Friday, January 31, 2014

Test Your TTAB Judge-Ability: Is STORMWATER NEUTRAL Merely Descriptive of Environmental Consulting?

Keiser & Associates sought to register the mark STORMWATER NEUTRAL for "environmental consulting in the field of environmental service regarding engineering protocols for ascertaining and quantifying net-zero stormwater loading status following implementation of best management practices with respect to a quantifiable baseline condition for a physical stormwater drainagearea," but Examining Attorney Linda E. Blohm refused registration on the ground of mere descriptiveness under Section 2(e)(1). Keiser appealed, arguing that some degree of imagination is required to associate the mark with its services, and that competitors have no need to use the mark exact terminology in describing their own services. How do you think this came out? In re Keiser & Associates, LLC, Serial No. 85576511 (January 22, 2014) [not precedential].


The examining attorney argued that applicant's services "are for quantifying, and achieving 'stormwater neutral' loading status," that is, "the overall effect of stormwater on the environment is neither beneficial nor harmful."

The most probative evidence came from third-party websites showing use of the terminology "stormwater neutral" in the environmental field. For example:

The gardens will capture rainwater in the ponds. The water will be used by the plants in the ponds and will infiltrate into its native soil, making the site storm water neutral. (examiner.com)

These websites convinced the Board that the term "stormwater neutral" is "commonly used and understood in the environmental field to describe the treatment of stormwater runoff to neutralize its impact, thereby resulting in a site that is known as 'stormwater neutral.'"

Both applicant and the examining attorney submitted third-party registrations, but in view of the website evidence the Board saw no need to focus on "how the Office has treated (at times, inconsistently) the terms 'stormwater' or 'neutral' in the past." Moreover, the Board is not bound by the decisions of examining attorneys in other cases, but rather must decide each case on its own facts.
════════
TASK ITEM:
According to the post on the STORMWATER NEUTRAL appeal, on what ground did the examining attorney refuse registration of the mark? The listing is not needed for this exercise.

THE DATA:
════════
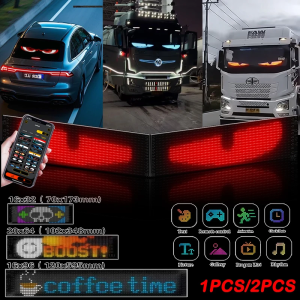 App Control Scrolling Advertising LED Sign Led Eyes for Truck USB Custom Text Pattern Programmable Display Truck Car Devil Eye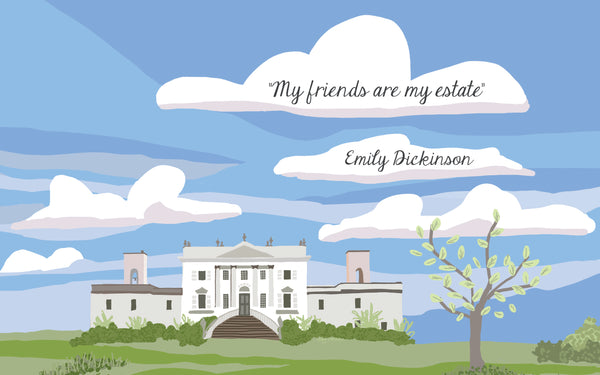 "My Friends are My Estate" glass valet tray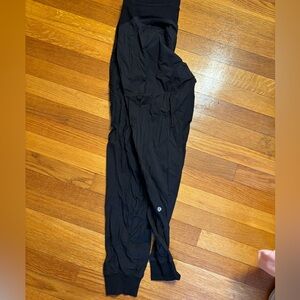Black lululemon dance studio jogger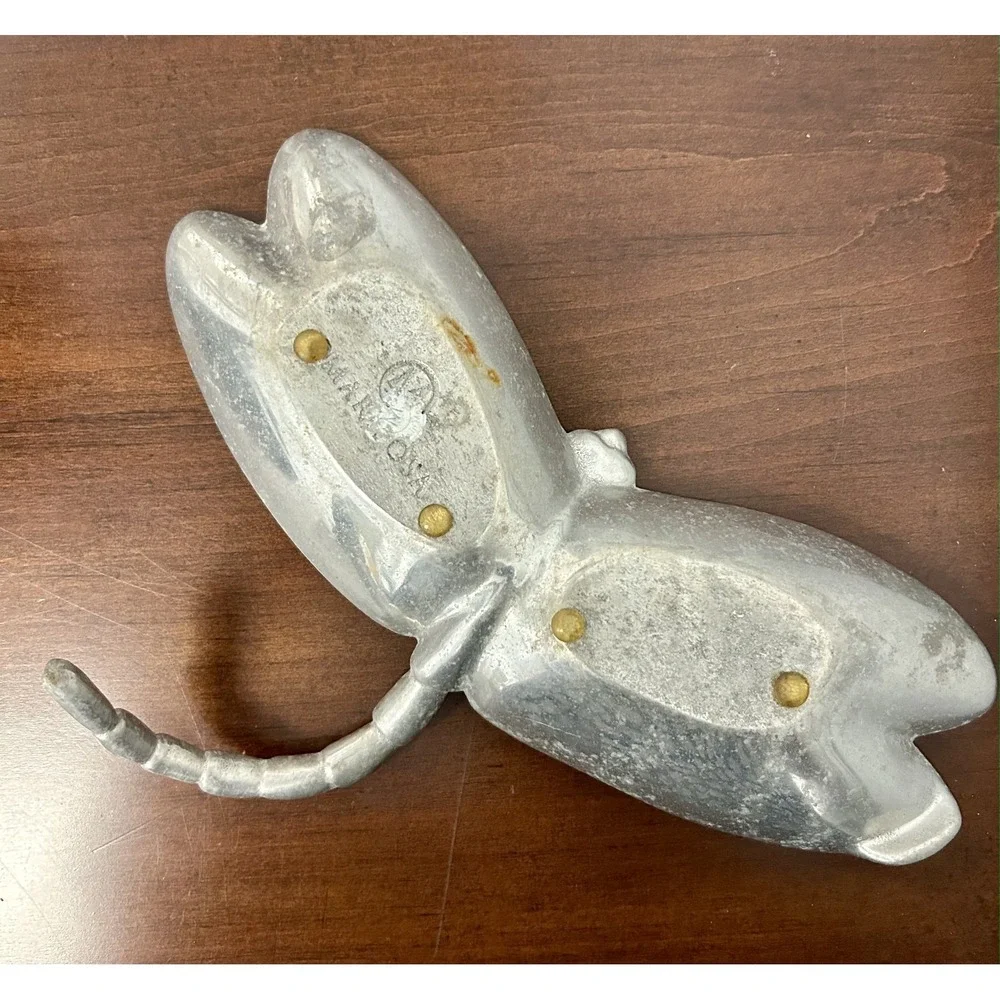 Mariposa Brillante Dragonfly Serving Dish Sand Cast Aluminum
════════
WRITTEN ANSWER:
Mere descriptiveness under Section 2(e)(1).